Licence Appeal Tribunal File Number: 22-008495/AABS
In the matter of an application pursuant to subsection 280(2) of the Insurance Act, RSO 1990, c I.8, in relation to statutory accident benefits.
Between:
Silvia Gonzalez
Applicant
and
Unifund Assurance Company
Respondent
DECISION
VICE-CHAIR:
Julian DiBattista
APPEARANCES:
For the Applicant:
Anna Marie Musson, Counsel
For the Respondent:
Marim Hadi, Counsel
HEARD:
By way of written submissions
OVERVIEW
1Silvia Gonzalez, the applicant, was involved in an automobile accident on January 2, 2015, and sought benefits pursuant to the Statutory Accident Benefits Schedule - Effective September 1, 2010 (the “Schedule”). The applicant was denied benefits by the respondent, Unifund Insurance Company, and applied to the Licence Appeal Tribunal - Automobile Accident Benefits Service (the “Tribunal”) for resolution of the dispute.

_Data shown_.
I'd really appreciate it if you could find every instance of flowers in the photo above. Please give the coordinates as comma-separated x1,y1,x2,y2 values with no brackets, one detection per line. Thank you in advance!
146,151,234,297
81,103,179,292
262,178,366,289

_Task 1_.
From the tribunal decision, write out the passage that opens with the words containing "Licence Appeal Tribunal File" and closes with "statutory accident benefits.".
_Task 2_.
Continue the tribunal decision from the point where it stops.
The data play no role in this work.

_Response 1_.
Licence Appeal Tribunal File Number: 22-008495/AABS
In the matter of an application pursuant to subsection 280(2) of the Insurance Act, RSO 1990, c I.8, in relation to statutory accident benefits.

_Response 2_.
PRELIMINARY ISSUES
2The respondent has raised the following preliminary issue:
i. Is the respondent not liable to pay benefits per s. 33(6) of the Schedule as the applicant has not complied with a request under s.33(1)?
SUBSTANTIVE ISSUES
3The substantive issues in dispute are:
i. Is the applicant entitled to $2,486.00 for a Chronic Pain Assessment, proposed by Downsview Healthcare in a treatment plan dated July 22, 2022?
ii. Is the applicant entitled to $2,486.00 for an Orthopaedic Assessment, proposed by Downsview Healthcare in a treatment plan dated December 20, 2022?
iii. Is the applicant entitled to $2,486.00 for a Psychological Assessment, proposed by Downsview Healthcare in a treatment plan dated August 9, 2022?
iv. Is the respondent liable to pay an award under s. 10 of O. Reg. 664 because it unreasonably withheld or delayed payments to the applicant?
v. Is the applicant entitled to interest on any overdue payment of benefits?
RESULT
4The respondent is not liable to pay benefits per s. 33(6) of the Schedule as the applicant has not complied with a request made in s.33(1) of the Schedule. As a result, the applicant is not entitled to any of the above substantive issues.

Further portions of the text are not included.